Saved data entries
###

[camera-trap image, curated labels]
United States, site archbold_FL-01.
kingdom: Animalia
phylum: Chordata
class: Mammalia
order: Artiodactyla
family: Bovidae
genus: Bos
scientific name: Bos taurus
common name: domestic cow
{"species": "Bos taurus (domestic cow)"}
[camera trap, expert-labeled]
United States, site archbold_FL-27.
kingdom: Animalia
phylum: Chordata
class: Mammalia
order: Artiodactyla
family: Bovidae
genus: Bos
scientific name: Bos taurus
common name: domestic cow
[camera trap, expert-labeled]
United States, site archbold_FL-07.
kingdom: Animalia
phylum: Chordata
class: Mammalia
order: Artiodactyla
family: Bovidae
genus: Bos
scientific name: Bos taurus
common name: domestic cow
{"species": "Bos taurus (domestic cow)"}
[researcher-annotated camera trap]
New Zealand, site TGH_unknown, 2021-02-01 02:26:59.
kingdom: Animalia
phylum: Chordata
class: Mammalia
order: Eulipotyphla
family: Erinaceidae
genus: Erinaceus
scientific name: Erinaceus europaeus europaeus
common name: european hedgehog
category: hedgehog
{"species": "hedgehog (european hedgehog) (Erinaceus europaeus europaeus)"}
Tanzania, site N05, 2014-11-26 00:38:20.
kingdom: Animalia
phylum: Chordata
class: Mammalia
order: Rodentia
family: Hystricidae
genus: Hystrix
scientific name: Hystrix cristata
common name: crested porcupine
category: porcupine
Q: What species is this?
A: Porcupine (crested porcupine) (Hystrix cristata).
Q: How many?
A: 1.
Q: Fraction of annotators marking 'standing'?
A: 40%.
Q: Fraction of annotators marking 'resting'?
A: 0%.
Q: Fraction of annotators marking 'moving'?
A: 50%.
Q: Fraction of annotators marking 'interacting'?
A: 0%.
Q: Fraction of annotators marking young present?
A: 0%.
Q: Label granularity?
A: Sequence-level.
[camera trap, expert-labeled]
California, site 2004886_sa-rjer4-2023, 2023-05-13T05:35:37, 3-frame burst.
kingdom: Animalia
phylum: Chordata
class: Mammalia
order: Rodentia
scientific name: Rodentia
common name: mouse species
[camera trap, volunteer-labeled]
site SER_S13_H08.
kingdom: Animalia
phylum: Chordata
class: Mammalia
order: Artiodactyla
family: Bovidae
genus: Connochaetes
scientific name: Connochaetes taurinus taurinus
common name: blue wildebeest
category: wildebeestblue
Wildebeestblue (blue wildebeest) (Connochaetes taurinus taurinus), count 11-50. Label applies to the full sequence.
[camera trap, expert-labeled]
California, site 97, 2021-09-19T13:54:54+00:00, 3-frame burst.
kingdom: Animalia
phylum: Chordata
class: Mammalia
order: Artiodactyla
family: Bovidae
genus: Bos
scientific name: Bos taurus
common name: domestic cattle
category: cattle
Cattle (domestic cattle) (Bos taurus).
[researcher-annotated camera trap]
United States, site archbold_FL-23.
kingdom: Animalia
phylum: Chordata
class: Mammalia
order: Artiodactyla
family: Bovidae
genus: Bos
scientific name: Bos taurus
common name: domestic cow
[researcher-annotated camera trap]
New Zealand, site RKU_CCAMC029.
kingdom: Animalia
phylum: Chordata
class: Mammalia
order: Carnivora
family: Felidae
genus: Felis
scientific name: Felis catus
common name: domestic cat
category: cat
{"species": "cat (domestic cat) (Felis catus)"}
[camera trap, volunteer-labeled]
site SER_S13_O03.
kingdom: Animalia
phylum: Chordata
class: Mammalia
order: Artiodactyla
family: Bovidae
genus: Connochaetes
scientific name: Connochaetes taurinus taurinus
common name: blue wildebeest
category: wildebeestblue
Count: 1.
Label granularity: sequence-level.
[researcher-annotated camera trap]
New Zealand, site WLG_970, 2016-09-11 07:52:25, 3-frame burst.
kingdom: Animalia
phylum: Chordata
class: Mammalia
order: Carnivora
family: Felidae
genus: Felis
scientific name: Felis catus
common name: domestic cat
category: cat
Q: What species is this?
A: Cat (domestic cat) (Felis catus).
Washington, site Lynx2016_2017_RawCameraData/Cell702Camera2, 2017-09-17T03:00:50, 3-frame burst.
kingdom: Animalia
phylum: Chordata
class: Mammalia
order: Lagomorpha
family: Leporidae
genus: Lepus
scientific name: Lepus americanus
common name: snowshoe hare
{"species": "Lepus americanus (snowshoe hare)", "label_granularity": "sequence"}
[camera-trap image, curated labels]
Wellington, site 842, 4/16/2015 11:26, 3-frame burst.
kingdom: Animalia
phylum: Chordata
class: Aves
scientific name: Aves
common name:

###

**Task details**
Copy out only the lines above from the one with "genus: Hystrix" to the one with "2023-05-13T05:35:37, 3-frame burst.", inclusive, exactly as they stand.

**Answer**
genus: Hystrix
scientific name: Hystrix cristata
common name: crested porcupine
category: porcupine
Q: What species is this?
A: Porcupine (crested porcupine) (Hystrix cristata).
Q: How many?
A: 1.
Q: Fraction of annotators marking 'standing'?
A: 40%.
Q: Fraction of annotators marking 'resting'?
A: 0%.
Q: Fraction of annotators marking 'moving'?
A: 50%.
Q: Fraction of annotators marking 'interacting'?
A: 0%.
Q: Fraction of annotators marking young present?
A: 0%.
Q: Label granularity?
A: Sequence-level.
[camera trap, expert-labeled]
California, site 2004886_sa-rjer4-2023, 2023-05-13T05:35:37, 3-frame burst.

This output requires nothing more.